Mentre attendiamo religiosamente il risultato del FOMC di stasera, che come scritto in QUESTO POST rappresenta “la prima” per Janet Yellen, stamattina sono rimasto sorpreso da un indicatore che periodicamente monitoro per “tastare” il polso del mercato”: un indicatore che definisco “tattico” in quanto va a tastare il polso della situazione a “breve termine”.
Mi riferisco all’ ormai ben noto CESI Index, il Citigroup Economic Surprise index che, come spiegato in passato, va a calcolare lo scostamento tra i dati macroeconomici usciti e le previsioni degli analisti. Parlando in modo molto pratico, più il CESI è negativo e più i dati usciti sono peggiori delle attese.
Il primo CESI che voglio portare alla vostra attenzione è quello più classico, il CESI USA, riferito al mercato americano.
CESI USA vs SP500
Mettendolo a confronto con lo SP500 notiamo che ci sono anche delle correlazioni interessanti ma saltano praticamente subito in quanto la politica monetaria espansiva ha fatto si che, dove non riesce la natura economica, tutto può (o quasi) la mano sapiente delle banche centrali.
Da questo grafico è evidente che il CESI USA non è impostato positivamente. La motivazione è legata soprattutto alla questione climatica degli ultimi mesi, anche se in realtà sappiamo benissimo che è una SCUSA. Quali sono gli stati USA che sono stati bloccati dal grande freddo? E come mai a Ovest (California in primis) dove c’è una siccità che è da RECORD c’è stato un violento rallentamento?
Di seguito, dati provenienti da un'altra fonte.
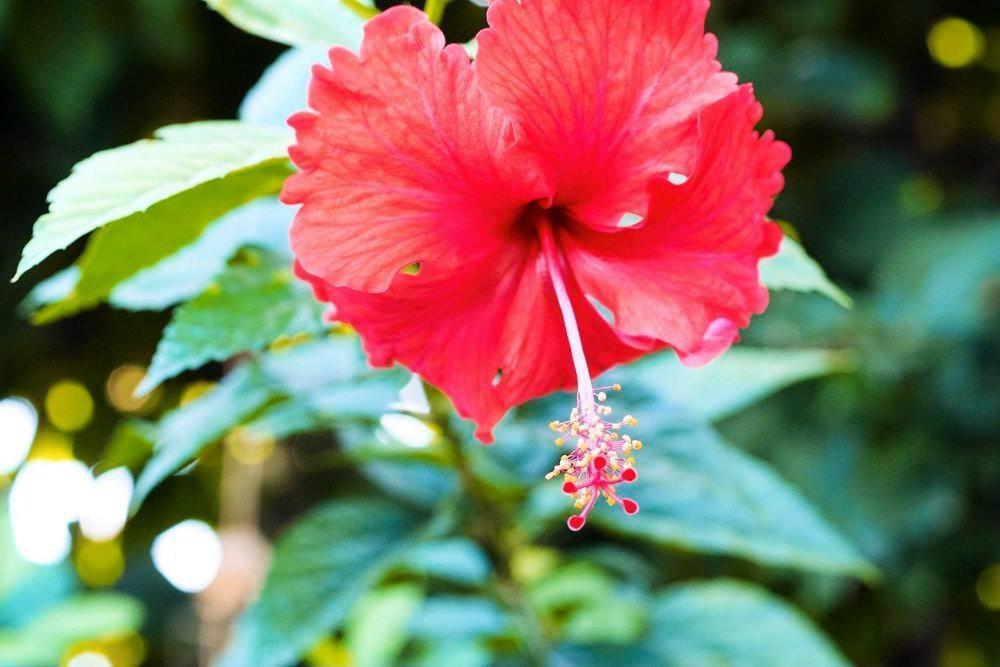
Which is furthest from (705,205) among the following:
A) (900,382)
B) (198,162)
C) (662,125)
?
(900,382)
Ma ormai ce le danno tutte a bere, si cercano giustificazioni sempre nell’ottica di voler dare ai mercati quella tranquillità e quella serenità (leggasi bassa volatilità) che da mesi li contraddistingue. Basta pensare che con cositante delusioni (leggasi CESI a -33.5) lo SP500 è ai massimi
Se però fino a qui possiamo dire che non ci sono particolari elementi da segnalare, se non la solita incoerenza già spiegata in passato, ben altre cose si possono dire di quest’altro grafico, e lo si è ottenuto aggiungendo a quello sopra esposto, il CESI di altre aree geografiche. Il risultato è da BOOM.
Global CESI
Globalmente è evidente un peggioramento del CESI. In altri termini, ovunque le attese macro degli analisti sono state disattese. L’area migliore resta al momento l’Eurozona anche se non con grandi entusiasmi.
Ma…Se gli USA (in bianco) non sono andati benissimo, che dire della CINA? E’ impressionante la debacle del CESI relativo. Un tonfo senza eguali che addirittura sotto area -100.
Shanghai Index vs CESI China
Ma tutto questo il mercato al momento lo sta considerando? Certo che no. Guardatevi lo Shanghai Index (che certo non ha brillato) confrontato al CESI Cina. Credo che ogni commento sia superfluo.